Part of a data file:
:::
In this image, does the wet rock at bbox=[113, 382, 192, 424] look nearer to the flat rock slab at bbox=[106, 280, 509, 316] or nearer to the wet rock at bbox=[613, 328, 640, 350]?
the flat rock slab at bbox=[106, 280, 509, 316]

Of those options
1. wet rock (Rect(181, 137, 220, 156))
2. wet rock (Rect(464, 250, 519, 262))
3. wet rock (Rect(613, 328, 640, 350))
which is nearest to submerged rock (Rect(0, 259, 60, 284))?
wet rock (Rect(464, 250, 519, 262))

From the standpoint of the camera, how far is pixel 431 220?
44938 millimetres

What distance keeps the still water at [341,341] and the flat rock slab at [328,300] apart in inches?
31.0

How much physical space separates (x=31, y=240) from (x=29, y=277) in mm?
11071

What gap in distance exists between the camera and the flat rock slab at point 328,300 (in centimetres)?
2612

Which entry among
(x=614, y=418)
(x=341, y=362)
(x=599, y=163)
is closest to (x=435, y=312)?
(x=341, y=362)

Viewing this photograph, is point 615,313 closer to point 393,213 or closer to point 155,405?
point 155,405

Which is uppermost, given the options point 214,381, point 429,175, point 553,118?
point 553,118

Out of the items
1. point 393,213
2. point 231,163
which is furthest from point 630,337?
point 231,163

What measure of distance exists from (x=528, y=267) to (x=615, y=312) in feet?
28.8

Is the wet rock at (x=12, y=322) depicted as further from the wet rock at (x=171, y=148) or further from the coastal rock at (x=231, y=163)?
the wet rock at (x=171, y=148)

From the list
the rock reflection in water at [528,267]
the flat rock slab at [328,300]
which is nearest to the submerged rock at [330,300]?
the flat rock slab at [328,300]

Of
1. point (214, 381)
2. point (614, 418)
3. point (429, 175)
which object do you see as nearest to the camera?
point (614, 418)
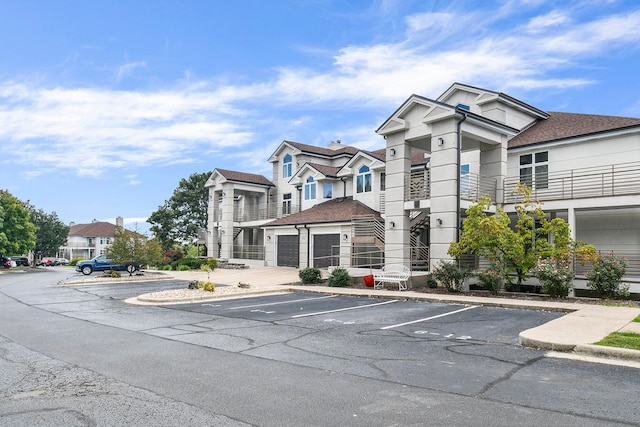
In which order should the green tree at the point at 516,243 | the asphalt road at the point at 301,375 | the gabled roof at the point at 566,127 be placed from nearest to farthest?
1. the asphalt road at the point at 301,375
2. the green tree at the point at 516,243
3. the gabled roof at the point at 566,127

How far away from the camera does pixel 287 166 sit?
42844 millimetres

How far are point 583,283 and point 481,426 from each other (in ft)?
54.5

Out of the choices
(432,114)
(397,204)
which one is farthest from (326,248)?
(432,114)

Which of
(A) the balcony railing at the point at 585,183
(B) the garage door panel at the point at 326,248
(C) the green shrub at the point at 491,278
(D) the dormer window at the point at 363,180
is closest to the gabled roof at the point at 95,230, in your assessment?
(B) the garage door panel at the point at 326,248

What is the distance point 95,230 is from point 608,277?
315 ft

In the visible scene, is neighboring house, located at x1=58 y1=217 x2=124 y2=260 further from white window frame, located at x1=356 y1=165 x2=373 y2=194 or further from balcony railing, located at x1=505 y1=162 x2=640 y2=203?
balcony railing, located at x1=505 y1=162 x2=640 y2=203

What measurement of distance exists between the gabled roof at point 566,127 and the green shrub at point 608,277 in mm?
6791

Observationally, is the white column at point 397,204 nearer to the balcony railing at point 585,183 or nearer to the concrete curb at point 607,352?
the balcony railing at point 585,183

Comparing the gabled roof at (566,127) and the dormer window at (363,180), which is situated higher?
the gabled roof at (566,127)

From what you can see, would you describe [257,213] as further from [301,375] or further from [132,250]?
[301,375]

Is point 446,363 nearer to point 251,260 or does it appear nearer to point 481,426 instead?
point 481,426

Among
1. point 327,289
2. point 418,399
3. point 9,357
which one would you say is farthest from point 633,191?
point 9,357

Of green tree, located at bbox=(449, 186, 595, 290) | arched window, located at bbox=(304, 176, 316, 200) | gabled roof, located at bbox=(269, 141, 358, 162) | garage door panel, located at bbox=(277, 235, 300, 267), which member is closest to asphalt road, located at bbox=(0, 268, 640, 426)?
green tree, located at bbox=(449, 186, 595, 290)

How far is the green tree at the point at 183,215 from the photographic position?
54625mm
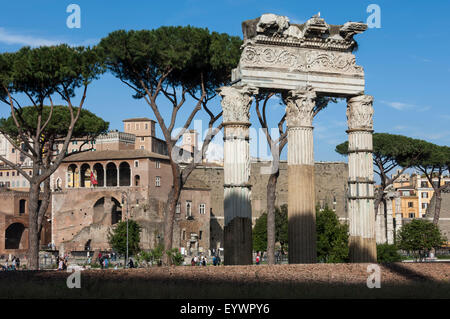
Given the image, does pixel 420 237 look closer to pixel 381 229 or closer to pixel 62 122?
pixel 381 229

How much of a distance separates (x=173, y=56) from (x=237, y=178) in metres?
9.43

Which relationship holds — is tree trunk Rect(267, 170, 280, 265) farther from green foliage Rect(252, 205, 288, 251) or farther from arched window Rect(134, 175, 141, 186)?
arched window Rect(134, 175, 141, 186)

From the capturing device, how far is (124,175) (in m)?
63.1

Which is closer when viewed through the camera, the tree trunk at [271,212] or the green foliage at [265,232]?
the tree trunk at [271,212]

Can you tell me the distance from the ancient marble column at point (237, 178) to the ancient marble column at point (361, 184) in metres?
2.78

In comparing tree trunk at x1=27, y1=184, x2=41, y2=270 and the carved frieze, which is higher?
the carved frieze

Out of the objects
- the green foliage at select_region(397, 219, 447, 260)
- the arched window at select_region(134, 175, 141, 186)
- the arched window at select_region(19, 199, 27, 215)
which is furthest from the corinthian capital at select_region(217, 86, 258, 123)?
the arched window at select_region(19, 199, 27, 215)

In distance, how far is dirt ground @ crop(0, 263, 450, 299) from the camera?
11211 mm

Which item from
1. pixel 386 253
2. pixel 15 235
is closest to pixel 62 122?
pixel 386 253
:::
▶ _EXERCISE DETAILS_:
Please reproduce the entire listing above word for word, omitting the pictures.

▶ _SOLUTION TO THE PROBLEM_:
In this image, does the wet rock at bbox=[113, 382, 192, 424] look nearer to the flat rock slab at bbox=[106, 280, 509, 316] or nearer to the wet rock at bbox=[613, 328, 640, 350]?
the flat rock slab at bbox=[106, 280, 509, 316]

Of those options
1. wet rock (Rect(181, 137, 220, 156))
2. wet rock (Rect(464, 250, 519, 262))
3. wet rock (Rect(613, 328, 640, 350))
which is nearest to submerged rock (Rect(0, 259, 60, 284))?
wet rock (Rect(464, 250, 519, 262))

From the standpoint of the camera, how far is pixel 431 220?
44938 millimetres

What distance keeps the still water at [341,341] and the flat rock slab at [328,300] apart in inches?
31.0

How much physical space separates (x=31, y=240) from (x=29, y=277) in mm?
11071

What gap in distance exists between the camera and the flat rock slab at point 328,300 (in centimetres)?
2612

Which entry among
(x=614, y=418)
(x=341, y=362)
(x=599, y=163)
is closest to (x=435, y=312)?
(x=341, y=362)

Viewing this photograph, is point 615,313 closer to point 393,213 or closer to point 155,405?
point 155,405

Which is uppermost, given the options point 214,381, point 429,175, point 553,118?
point 553,118

Out of the items
1. point 393,213
2. point 231,163
which is furthest from point 630,337?
point 231,163

What measure of distance exists from (x=528, y=267) to (x=615, y=312) in feet?
28.8

Is the wet rock at (x=12, y=322) depicted as further from the wet rock at (x=171, y=148) or further from the coastal rock at (x=231, y=163)?
the wet rock at (x=171, y=148)

From the list
the rock reflection in water at [528,267]
the flat rock slab at [328,300]
which is nearest to the submerged rock at [330,300]?
the flat rock slab at [328,300]

Of
1. point (214, 381)
2. point (614, 418)
3. point (429, 175)
which object do you see as nearest to the camera?
point (614, 418)
In which order should the green tree at the point at 516,243 | the asphalt road at the point at 301,375 | the gabled roof at the point at 566,127 be placed from nearest to farthest?
1. the asphalt road at the point at 301,375
2. the green tree at the point at 516,243
3. the gabled roof at the point at 566,127

How far away from the camera does pixel 287 166 sit?
42844 millimetres

How far are point 583,283 and point 481,426 from each other (in ft)?
54.5

Out of the choices
(432,114)
(397,204)
which one is farthest from (326,248)?
(432,114)

Which of
(A) the balcony railing at the point at 585,183
(B) the garage door panel at the point at 326,248
(C) the green shrub at the point at 491,278
(D) the dormer window at the point at 363,180
is closest to the gabled roof at the point at 95,230, in your assessment?
(B) the garage door panel at the point at 326,248

What is the distance point 95,230 is from point 608,277?
315 ft

In the visible scene, is neighboring house, located at x1=58 y1=217 x2=124 y2=260 further from white window frame, located at x1=356 y1=165 x2=373 y2=194 or further from balcony railing, located at x1=505 y1=162 x2=640 y2=203?
balcony railing, located at x1=505 y1=162 x2=640 y2=203

What measurement of distance exists between the gabled roof at point 566,127 and the green shrub at point 608,277 in mm?
6791

Observationally, is the white column at point 397,204 nearer to the balcony railing at point 585,183 or nearer to the concrete curb at point 607,352?
the balcony railing at point 585,183

Comparing the gabled roof at (566,127) and the dormer window at (363,180), which is situated higher?
the gabled roof at (566,127)

From what you can see, would you describe [257,213] as further from [301,375] or further from [132,250]?
[301,375]

Is point 446,363 nearer to point 251,260 or does it appear nearer to point 481,426 instead?
point 481,426

Among
1. point 327,289
2. point 418,399
3. point 9,357
which one would you say is farthest from point 633,191?
point 9,357

Of green tree, located at bbox=(449, 186, 595, 290) | arched window, located at bbox=(304, 176, 316, 200) | gabled roof, located at bbox=(269, 141, 358, 162) | garage door panel, located at bbox=(277, 235, 300, 267), which member is closest to asphalt road, located at bbox=(0, 268, 640, 426)?
green tree, located at bbox=(449, 186, 595, 290)

How far is the green tree at the point at 183,215 from the photographic position?
54625mm
Given the image, does pixel 420 237 look closer to pixel 381 229 or closer to pixel 62 122?
pixel 381 229

How much of a distance separates (x=173, y=56) from (x=237, y=178) in metres?
9.43

Which relationship holds — is tree trunk Rect(267, 170, 280, 265) farther from green foliage Rect(252, 205, 288, 251) or farther from arched window Rect(134, 175, 141, 186)?
arched window Rect(134, 175, 141, 186)

From the capturing device, how far is (124,175) (in m)?
63.1

Which is closer when viewed through the camera, the tree trunk at [271,212] or the green foliage at [265,232]?
the tree trunk at [271,212]

Can you tell me the distance from the ancient marble column at point (237, 178) to the ancient marble column at point (361, 184) in metres?
2.78

In comparing tree trunk at x1=27, y1=184, x2=41, y2=270 and the carved frieze, which is higher?
the carved frieze

Out of the objects
- the green foliage at select_region(397, 219, 447, 260)
- the arched window at select_region(134, 175, 141, 186)
- the arched window at select_region(19, 199, 27, 215)
which is furthest from the corinthian capital at select_region(217, 86, 258, 123)?
the arched window at select_region(19, 199, 27, 215)

In distance, how far is dirt ground @ crop(0, 263, 450, 299) from the camera?
11211 mm

Which item from
1. pixel 386 253
2. pixel 15 235
is closest to pixel 62 122?
pixel 386 253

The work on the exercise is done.